## DOKUMENTTEXT
..........
Eine knappe, aber prägnante Analyse dieser Entscheidung des EuGH ist daher sinnvoll: Sie wird zum Verständnis dafür beitragen, wie der EuGH Beschränkungen des Online-Handels beurteilt.

 

 

Sachverhalt

Die Pierre Fabre Dermo-Cosmétique SAS vertreibt über ein qualitativ-selektives Vertriebssystem, das hauptsächlich aus Apotheken besteht, Kosmetika und Körperpflegeprodukte diverser Marken (Klorane, Ducray, Galénic und Avène).

In den Vertriebsverträgen mussten sich die zugelassenen Händler (Apotheken) u.a. verpflichten,

  • für die ununterbrochene Anwesenheit einer zur Beratung über die Vertragsprodukte besonders qualifizierten Person zu sorgen und
  • die Vertragsprodukte ausschließlich in einer materialisierten und individualisierten Verkaufsstelle abzugeben.

Damit wurden Verkaufsformen über das Internet de facto ausgeschlossen.

 

Verfahrensverlauf und Hintergrund

Pierre Fabre wurde von der französischen Wettbewerbsbehörde zu einer Geldbuße verurteilt. Die Wettbewerbsbehörde sah im De-Facto-Ausschluss des Internetverkaufs eine bezweckte Wettbewerbsbeschränkung, die als Kernbeschränkung auch nicht freistellungsfähig sei. Dagegen erhob Pierre Fabre einen Rechtsbehelf an den Cour d’appel de Paris. Dieser legte die Rechtssache dem EuGH zur Vorabentscheidung vor.
..........
## ROHDATEN

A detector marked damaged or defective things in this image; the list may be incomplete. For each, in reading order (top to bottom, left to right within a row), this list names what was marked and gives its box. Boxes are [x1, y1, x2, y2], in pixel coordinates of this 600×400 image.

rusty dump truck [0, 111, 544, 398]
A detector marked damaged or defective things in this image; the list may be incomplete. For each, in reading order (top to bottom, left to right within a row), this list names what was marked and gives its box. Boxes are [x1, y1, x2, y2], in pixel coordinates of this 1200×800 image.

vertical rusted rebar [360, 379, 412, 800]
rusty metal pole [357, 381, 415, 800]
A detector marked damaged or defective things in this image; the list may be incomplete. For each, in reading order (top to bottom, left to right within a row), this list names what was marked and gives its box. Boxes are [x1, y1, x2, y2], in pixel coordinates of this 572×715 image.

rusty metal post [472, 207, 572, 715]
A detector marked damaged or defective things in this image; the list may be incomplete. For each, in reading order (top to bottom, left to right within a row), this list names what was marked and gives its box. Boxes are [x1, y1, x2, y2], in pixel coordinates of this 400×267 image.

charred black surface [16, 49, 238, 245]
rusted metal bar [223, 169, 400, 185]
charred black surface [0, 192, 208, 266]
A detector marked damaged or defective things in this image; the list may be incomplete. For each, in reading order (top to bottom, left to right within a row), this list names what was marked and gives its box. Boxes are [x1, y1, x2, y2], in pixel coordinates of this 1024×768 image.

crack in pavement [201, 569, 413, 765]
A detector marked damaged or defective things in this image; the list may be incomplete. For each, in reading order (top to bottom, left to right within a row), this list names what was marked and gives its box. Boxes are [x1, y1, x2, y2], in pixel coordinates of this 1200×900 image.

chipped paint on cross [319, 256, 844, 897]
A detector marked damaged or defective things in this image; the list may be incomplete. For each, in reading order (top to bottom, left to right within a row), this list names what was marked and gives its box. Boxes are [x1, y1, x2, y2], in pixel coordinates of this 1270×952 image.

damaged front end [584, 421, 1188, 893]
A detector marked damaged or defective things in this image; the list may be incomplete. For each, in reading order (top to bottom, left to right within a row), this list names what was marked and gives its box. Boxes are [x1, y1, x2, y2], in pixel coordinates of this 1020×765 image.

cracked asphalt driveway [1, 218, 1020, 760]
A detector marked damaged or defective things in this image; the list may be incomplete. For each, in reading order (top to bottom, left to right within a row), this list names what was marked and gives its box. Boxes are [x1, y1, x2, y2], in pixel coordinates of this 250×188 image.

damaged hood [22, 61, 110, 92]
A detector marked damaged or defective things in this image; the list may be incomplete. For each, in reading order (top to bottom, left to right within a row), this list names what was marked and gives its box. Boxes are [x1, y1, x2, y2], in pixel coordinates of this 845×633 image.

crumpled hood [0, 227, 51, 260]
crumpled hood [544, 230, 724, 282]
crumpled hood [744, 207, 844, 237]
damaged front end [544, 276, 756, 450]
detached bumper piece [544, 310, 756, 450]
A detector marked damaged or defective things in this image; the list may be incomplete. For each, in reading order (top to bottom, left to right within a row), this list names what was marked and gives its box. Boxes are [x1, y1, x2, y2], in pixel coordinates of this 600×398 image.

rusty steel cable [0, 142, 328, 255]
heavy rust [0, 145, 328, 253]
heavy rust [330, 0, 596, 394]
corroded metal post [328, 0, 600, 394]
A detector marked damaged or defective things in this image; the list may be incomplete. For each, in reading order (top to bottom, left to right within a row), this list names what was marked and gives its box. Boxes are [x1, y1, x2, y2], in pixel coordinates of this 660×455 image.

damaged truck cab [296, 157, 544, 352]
..........
## ZU ERLEDIGENDE AUFGABEN
(a) Fasse den Text zur Pierre-Fabre-Entscheidung des EuGH in zwei Sätzen zusammen.
(b) Wiederhole aus dem Text zur Pierre-Fabre-Entscheidung wortgetreu alles von „Pierre Fabre wurde“ bis hinunter zu „zur Vorabentscheidung vor.“.

## ANTWORTEN
(a) Pierre Fabre Dermo-Cosmétique vertreibt Kosmetika und Körperpflegeprodukte über ein qualitativ-selektives Vertriebssystem aus hauptsächlich Apotheken und verpflichtete die Händler unter anderem zur ununterbrochenen Anwesenheit einer besonders qualifizierten Beratungsperson und zur Abgabe ausschließlich in einer materialisierten und individualisierten Verkaufsstelle, womit der Internetverkauf de facto ausgeschlossen war. Die französische Wettbewerbsbehörde verhängte gegen Pierre Fabre eine Geldbuße, da sie darin eine bezweckte, als Kernbeschränkung nicht freistellungsfähige Wettbewerbsbeschränkung sah, und nach dem Rechtsbehelf von Pierre Fabre legte der Cour d’appel de Paris die Sache dem EuGH zur Vorabentscheidung vor.

(b)
Pierre Fabre wurde von der französischen Wettbewerbsbehörde zu einer Geldbuße verurteilt. Die Wettbewerbsbehörde sah im De-Facto-Ausschluss des Internetverkaufs eine bezweckte Wettbewerbsbeschränkung, die als Kernbeschränkung auch nicht freistellungsfähig sei. Dagegen erhob Pierre Fabre einen Rechtsbehelf an den Cour d’appel de Paris. Dieser legte die Rechtssache dem EuGH zur Vorabentscheidung vor.